* _Available data_:
■ ■ ■ ■
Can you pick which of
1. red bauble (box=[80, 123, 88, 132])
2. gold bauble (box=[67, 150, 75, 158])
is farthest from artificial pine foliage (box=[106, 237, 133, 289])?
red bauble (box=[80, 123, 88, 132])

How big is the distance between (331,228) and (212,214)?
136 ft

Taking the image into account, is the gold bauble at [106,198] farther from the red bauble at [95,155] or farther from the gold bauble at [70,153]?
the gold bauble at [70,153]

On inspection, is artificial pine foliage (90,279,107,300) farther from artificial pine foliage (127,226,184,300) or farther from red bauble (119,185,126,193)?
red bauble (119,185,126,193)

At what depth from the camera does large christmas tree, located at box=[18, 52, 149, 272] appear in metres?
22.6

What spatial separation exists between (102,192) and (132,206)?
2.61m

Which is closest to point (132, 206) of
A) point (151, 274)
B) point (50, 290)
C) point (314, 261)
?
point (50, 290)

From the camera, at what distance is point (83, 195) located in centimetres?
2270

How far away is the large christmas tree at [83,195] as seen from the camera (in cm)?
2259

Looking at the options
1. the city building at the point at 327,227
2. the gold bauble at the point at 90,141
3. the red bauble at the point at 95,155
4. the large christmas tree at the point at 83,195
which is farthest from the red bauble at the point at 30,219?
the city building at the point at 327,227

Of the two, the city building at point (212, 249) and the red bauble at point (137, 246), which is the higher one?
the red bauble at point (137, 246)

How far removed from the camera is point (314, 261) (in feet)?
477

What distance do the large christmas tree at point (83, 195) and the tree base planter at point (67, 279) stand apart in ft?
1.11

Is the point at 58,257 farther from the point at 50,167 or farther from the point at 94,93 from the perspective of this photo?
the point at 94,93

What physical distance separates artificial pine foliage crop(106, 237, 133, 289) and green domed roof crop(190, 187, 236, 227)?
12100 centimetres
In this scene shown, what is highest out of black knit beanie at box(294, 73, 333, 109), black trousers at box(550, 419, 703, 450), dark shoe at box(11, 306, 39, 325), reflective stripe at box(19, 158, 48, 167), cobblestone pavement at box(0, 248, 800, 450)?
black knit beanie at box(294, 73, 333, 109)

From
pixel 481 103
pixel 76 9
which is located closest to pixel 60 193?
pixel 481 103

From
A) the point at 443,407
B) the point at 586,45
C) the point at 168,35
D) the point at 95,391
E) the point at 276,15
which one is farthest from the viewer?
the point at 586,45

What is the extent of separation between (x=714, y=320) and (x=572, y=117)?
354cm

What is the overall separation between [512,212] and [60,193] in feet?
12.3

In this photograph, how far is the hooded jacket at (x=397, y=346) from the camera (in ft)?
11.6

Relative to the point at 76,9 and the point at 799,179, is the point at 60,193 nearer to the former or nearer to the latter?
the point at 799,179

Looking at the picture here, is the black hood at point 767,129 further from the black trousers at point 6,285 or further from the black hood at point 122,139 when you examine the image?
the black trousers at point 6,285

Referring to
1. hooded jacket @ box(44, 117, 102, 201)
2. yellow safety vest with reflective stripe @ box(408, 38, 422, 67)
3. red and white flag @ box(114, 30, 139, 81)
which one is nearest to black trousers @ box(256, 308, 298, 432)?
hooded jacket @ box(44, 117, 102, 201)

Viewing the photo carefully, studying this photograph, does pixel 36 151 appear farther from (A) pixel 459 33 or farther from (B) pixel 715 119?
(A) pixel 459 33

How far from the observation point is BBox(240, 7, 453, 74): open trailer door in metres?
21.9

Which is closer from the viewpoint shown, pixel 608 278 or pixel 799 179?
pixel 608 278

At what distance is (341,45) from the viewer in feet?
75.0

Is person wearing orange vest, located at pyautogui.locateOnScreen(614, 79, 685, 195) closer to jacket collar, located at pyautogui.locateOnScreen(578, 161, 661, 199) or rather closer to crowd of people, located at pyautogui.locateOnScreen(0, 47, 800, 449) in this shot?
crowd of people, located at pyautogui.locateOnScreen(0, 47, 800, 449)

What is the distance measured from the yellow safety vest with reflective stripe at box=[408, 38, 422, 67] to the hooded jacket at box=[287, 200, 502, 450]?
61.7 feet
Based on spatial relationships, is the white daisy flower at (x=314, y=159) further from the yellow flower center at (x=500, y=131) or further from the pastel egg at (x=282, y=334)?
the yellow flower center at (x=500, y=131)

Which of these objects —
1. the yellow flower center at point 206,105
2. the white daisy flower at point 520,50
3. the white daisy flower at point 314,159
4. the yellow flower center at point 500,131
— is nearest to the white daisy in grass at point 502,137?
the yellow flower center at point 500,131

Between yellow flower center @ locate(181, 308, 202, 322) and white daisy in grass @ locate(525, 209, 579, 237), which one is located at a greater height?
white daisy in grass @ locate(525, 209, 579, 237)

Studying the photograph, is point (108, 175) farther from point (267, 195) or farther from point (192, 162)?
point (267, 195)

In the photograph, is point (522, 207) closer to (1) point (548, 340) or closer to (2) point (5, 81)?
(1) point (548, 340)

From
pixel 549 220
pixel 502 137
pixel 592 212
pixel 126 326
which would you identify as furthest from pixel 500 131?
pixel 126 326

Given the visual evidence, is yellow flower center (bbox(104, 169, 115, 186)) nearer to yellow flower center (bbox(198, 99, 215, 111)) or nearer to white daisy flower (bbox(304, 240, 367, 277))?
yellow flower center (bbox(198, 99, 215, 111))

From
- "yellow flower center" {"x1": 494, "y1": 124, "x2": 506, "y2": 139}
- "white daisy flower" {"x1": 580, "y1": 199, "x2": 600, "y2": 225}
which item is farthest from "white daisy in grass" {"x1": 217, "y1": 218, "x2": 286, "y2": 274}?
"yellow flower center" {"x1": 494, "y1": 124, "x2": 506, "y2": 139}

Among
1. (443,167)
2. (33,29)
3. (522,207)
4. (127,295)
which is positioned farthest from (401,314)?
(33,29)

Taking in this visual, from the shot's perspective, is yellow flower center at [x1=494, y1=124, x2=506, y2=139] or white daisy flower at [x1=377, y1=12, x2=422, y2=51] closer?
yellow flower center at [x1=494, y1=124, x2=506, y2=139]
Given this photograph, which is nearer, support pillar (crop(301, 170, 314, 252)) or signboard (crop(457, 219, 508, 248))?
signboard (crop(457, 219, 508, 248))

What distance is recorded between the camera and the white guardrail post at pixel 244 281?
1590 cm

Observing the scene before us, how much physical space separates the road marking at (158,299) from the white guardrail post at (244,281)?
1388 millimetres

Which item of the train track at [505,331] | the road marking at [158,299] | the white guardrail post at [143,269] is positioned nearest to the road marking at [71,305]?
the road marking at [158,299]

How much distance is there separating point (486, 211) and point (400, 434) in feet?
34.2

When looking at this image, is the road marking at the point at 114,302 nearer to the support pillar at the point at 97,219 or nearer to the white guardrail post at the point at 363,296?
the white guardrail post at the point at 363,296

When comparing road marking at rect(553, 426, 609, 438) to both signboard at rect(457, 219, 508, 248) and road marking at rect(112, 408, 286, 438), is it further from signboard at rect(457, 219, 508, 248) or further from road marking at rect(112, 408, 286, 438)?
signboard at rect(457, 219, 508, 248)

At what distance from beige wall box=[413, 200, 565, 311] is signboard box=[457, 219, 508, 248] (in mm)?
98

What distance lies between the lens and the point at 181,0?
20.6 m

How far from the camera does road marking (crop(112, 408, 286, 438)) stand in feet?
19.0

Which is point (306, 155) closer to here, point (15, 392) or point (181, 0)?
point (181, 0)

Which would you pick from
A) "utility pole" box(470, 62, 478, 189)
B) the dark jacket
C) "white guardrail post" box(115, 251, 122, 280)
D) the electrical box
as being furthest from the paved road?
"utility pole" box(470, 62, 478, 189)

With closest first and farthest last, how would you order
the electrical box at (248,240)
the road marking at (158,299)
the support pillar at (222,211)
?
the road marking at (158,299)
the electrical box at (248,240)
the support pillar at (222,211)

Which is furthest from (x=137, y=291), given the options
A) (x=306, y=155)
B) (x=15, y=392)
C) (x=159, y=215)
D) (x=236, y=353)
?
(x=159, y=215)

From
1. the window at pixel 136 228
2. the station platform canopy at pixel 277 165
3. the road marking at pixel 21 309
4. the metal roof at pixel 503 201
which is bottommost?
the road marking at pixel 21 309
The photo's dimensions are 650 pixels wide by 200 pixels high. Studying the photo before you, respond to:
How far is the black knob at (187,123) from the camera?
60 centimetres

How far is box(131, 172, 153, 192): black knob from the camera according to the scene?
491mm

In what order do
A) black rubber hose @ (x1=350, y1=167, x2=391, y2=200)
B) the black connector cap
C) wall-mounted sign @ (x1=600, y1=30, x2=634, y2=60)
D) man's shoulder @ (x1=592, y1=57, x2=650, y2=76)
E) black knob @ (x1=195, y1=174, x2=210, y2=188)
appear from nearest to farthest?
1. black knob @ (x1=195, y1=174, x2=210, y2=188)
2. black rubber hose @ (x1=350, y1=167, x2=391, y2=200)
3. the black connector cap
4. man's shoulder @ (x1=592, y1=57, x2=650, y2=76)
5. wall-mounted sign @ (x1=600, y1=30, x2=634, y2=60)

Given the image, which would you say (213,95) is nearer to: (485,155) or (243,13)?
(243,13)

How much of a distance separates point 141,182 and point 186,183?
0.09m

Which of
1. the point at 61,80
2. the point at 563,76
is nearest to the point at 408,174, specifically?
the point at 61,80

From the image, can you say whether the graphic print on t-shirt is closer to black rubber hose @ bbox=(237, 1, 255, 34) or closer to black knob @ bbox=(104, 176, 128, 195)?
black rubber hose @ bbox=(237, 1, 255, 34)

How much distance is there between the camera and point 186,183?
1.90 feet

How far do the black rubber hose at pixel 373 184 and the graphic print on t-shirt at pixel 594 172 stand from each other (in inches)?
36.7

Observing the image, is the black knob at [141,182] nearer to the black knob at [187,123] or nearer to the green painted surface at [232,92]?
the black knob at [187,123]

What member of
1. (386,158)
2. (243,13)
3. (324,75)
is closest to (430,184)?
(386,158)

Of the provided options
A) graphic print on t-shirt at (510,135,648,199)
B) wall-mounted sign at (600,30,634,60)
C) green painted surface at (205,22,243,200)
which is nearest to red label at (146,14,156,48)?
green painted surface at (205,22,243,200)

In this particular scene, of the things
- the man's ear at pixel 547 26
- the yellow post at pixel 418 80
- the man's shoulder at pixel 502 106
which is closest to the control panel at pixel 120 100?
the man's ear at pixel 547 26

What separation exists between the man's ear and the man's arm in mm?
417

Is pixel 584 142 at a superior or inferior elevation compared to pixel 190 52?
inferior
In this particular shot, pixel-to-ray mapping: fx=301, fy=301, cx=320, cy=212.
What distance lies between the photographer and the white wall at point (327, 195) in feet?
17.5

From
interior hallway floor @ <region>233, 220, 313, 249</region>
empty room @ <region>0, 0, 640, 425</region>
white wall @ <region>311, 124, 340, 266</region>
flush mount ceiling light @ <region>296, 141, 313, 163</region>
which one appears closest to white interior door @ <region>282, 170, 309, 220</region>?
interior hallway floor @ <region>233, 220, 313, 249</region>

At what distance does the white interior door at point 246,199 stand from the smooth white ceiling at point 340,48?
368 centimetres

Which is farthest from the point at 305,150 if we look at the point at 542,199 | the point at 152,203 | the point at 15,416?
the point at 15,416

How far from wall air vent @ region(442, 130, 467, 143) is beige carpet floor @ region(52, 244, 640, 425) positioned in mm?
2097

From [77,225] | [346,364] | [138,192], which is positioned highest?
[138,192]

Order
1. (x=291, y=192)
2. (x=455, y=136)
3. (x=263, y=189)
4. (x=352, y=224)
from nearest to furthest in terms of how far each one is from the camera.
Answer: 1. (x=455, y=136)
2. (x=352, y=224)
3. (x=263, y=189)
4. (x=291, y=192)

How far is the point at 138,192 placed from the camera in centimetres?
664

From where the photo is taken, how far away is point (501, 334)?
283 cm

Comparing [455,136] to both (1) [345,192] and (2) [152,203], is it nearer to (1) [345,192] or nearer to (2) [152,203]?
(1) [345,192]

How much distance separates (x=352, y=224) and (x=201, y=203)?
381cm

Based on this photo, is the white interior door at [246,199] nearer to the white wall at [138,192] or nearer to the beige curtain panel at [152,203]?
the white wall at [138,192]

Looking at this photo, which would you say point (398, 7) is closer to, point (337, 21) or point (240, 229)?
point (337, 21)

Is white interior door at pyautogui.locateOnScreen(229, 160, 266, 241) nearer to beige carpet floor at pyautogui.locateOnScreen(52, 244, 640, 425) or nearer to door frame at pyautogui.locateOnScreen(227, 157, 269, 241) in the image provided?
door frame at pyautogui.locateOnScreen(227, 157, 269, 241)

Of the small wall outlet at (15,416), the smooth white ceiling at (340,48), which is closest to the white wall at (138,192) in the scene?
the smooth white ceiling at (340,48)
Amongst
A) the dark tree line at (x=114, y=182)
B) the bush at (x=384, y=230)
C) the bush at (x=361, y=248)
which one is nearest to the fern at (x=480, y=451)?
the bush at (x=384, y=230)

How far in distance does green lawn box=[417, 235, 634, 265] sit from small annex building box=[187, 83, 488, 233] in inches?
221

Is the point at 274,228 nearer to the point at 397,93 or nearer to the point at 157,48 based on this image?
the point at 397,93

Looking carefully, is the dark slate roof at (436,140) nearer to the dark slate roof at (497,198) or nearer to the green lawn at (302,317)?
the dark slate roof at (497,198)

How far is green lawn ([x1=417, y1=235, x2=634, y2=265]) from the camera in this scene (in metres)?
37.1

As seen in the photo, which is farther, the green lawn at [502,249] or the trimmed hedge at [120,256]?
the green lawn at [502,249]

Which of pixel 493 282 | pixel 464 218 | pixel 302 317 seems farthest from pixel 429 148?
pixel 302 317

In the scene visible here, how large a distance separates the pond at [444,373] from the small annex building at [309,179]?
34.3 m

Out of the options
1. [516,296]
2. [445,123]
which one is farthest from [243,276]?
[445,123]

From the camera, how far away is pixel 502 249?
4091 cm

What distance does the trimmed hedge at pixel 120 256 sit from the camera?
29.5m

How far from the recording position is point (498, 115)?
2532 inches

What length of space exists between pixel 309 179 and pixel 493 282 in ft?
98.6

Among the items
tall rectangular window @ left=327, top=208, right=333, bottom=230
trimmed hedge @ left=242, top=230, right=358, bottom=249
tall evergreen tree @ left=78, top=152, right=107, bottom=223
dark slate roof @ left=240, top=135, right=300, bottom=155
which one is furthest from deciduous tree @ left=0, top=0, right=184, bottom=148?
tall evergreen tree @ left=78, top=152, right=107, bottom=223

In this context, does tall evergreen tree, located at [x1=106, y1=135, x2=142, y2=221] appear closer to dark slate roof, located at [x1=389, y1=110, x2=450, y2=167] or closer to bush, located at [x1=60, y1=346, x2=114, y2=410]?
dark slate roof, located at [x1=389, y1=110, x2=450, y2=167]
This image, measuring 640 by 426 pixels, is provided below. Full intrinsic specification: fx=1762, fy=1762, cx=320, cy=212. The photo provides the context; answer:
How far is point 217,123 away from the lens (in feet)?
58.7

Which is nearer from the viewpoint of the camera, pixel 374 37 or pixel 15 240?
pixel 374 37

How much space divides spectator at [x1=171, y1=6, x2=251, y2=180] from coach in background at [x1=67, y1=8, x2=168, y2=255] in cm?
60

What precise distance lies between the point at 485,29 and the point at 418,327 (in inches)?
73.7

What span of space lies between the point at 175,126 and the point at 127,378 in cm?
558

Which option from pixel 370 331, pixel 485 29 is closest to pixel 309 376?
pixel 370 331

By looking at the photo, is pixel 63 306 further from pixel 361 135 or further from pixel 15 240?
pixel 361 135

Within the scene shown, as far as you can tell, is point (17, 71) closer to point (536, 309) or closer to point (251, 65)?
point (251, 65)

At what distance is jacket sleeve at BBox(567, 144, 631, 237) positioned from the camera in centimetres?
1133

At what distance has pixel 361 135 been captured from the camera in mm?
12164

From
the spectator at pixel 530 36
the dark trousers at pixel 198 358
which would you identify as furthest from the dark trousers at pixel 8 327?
■ ■ ■ ■
Reproduce word for word the listing from the line containing "Which is nearer from" through its final line, including both ends.

Which is nearer from the viewpoint of the camera, pixel 374 37 or pixel 15 240?
pixel 374 37

How much space divides spectator at [x1=171, y1=6, x2=251, y2=180] from coach in background at [x1=67, y1=8, x2=168, y2=255] in cm?
60

What precise distance lies between the point at 485,29 and the point at 418,327 (in inches)?
73.7

What span of space lies between the point at 175,126 and the point at 127,378 in cm?
558

Which option from pixel 370 331, pixel 485 29 is closest to pixel 309 376?
pixel 370 331

By looking at the photo, is pixel 63 306 further from pixel 361 135 or further from pixel 15 240?
pixel 361 135

Within the scene shown, as far as you can tell, is point (17, 71) closer to point (536, 309) or closer to point (251, 65)?
point (251, 65)

At what distance is jacket sleeve at BBox(567, 144, 631, 237) positioned from the camera in centimetres?
1133

At what distance has pixel 361 135 been captured from the camera in mm?
12164

From
the spectator at pixel 530 36
the dark trousers at pixel 198 358
which would you identify as furthest from the dark trousers at pixel 8 327?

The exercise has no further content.